President Biden has promised to double the amount of money the United States is providing to help poorer countries deal with climate change.
His speech at the United Nations came a day after Boris Johnson said it was going to be 'tough' to meet climate finance goals in advance of the 26th UN Climate Change Conference (Cop26), which takes place in Glasgow in November.
The developed world had pledged to provide $100bn (£720m) a year by 2020 to poorer countries, to help them cope with climate change, but this has still not been achieved.
What is the money for?
It is going to be hard enough for rich countries to adjust to the need to remove fossil fuels and carbon from their own economies.
But it is going to be a lot more challenging in developing nations, where there is far less money to pay for new infrastructure and technology.
And there are an awful lot of people under threat.
So funding is needed for:
- adaptation - adjusting to the growing effects of climate change
- mitigation - reducing the release of greenhouse gases into the atmosphere
How much has been promised?
As long ago as 2009, the developed world agreed it would provide $100bn a year by 2020 to help poorer countries:
- deal with the effects of climate change
- build greener economies in the future
But, although official figures have not yet been released, an expert report commissioned by the United Nations concludes the target has not been reached - even though a new and more ambitious target is now supposed to be set for 2025.
"The $100bn commitment should be seen as a floor not a ceiling," lead author Amar Bhattacharya, from the Brookings Institution, says.
"Some progress has been made - but a lot more needs to be done."
For many countries, this is the biggest issue to resolve in the run-up to Cop26 - and the very poorest are demanding action.
How far short are the pledges?
It is quite hard to calculate what money should be included in the overall figure, because it is a complicated mix of money from governments, international lenders and private companies.
But the UN and the Organisation for Economic Co-operation and Development (OECD) estimate that by 2019 the figure had reached just over $79bn, only a small increase on the previous year, and they say it won't have got to $100 billion by 2020.
Between 2016 and 2018, 43% of the funding went to Asia, 25% to Africa and 17% to the Americas - a lot of it spent on green energy or transport infrastructure.
Who is not paying enough?
The rich countries recognise they have not yet met the target they set themselves.
"Within the G7 [group of rich countries], the three countries that have been the leaders are Germany, Japan and France in that order," Mr Bhattacharya says.
The UK and Canada are slightly behind them - but the two big laggards are the United States and, in particular, Italy.
In April, the US announced it would double its 2016 climate-finance contributions to $5.7bn by 2024.
In his UN speech, President Biden said he would go further.
"Today I'm proud to announce that we will work with the [US] Congress to double that number again. This will make the United States the leader in public climate finance".
Critics point out that even if another $5.7bn is approved, it is still a relatively modest amount given the size of the US economy.
Meanwhile, Italy provides only about $0.6bn per year.
Both countries have signed up to a big push to increase the overall amount of money provided, but - as Mr Biden acknowledged - that will need domestic political approval.
Ministers from Germany and Canada have already been tasked with developing a "credible delivery plan" to make sure the $100bn figure is achieved. But experts say that should be only the beginning.
Dr Alina Averchenkova, from the Grantham Research Institute on Climate Change and the Environment, says: "$100bn isn't going to do it - we need to move trillions in both public and private money.
"The pandemic has shown us it can be done when there is the political will.
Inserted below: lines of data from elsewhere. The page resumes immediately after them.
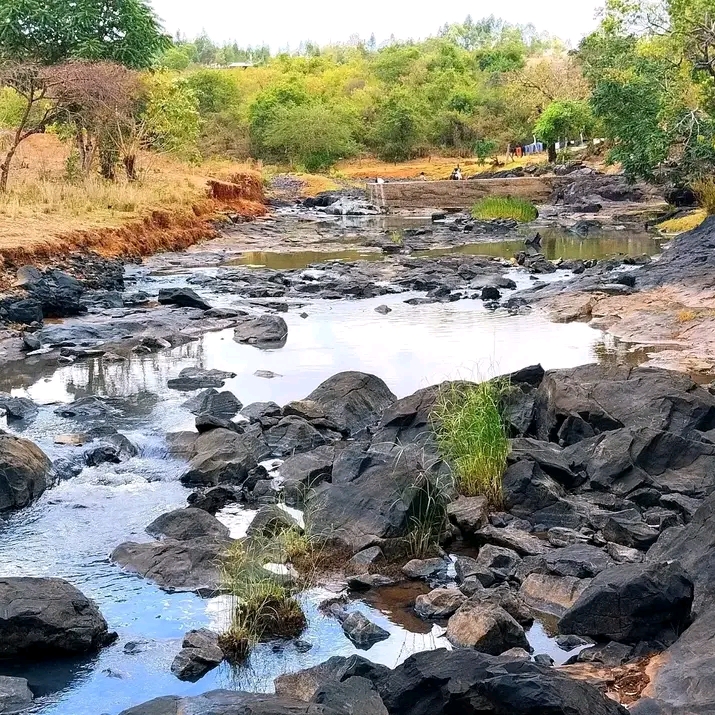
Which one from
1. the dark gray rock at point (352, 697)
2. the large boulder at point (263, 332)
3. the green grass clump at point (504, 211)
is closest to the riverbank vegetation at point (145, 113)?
the green grass clump at point (504, 211)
"Unfortunately, climate change is quickly becoming the same kind of emergency - and it will be with us for the long term."
Are there any strings attached to the money?
Yes. By 2018, about three-quarters of the government money made available for climate action in developing countries was in the form of loans that need to be paid back, rather than grants that do not.
And that is a big problem in countries, many already heavily in debt, where Covid has made access to international funds even more pressing.
"Developing countries cannot just rely on loans, so it is going to be really important that more climate finance is provided in grants," Dr Averchenkova says.
"It's never going to be the whole amount - but it needs to be more."
So it is the quality as well as the quantity of funding that matters.
And the message from the world's poorer countries is pretty simple - if you want ambitious climate targets, you are going to have to pay for them.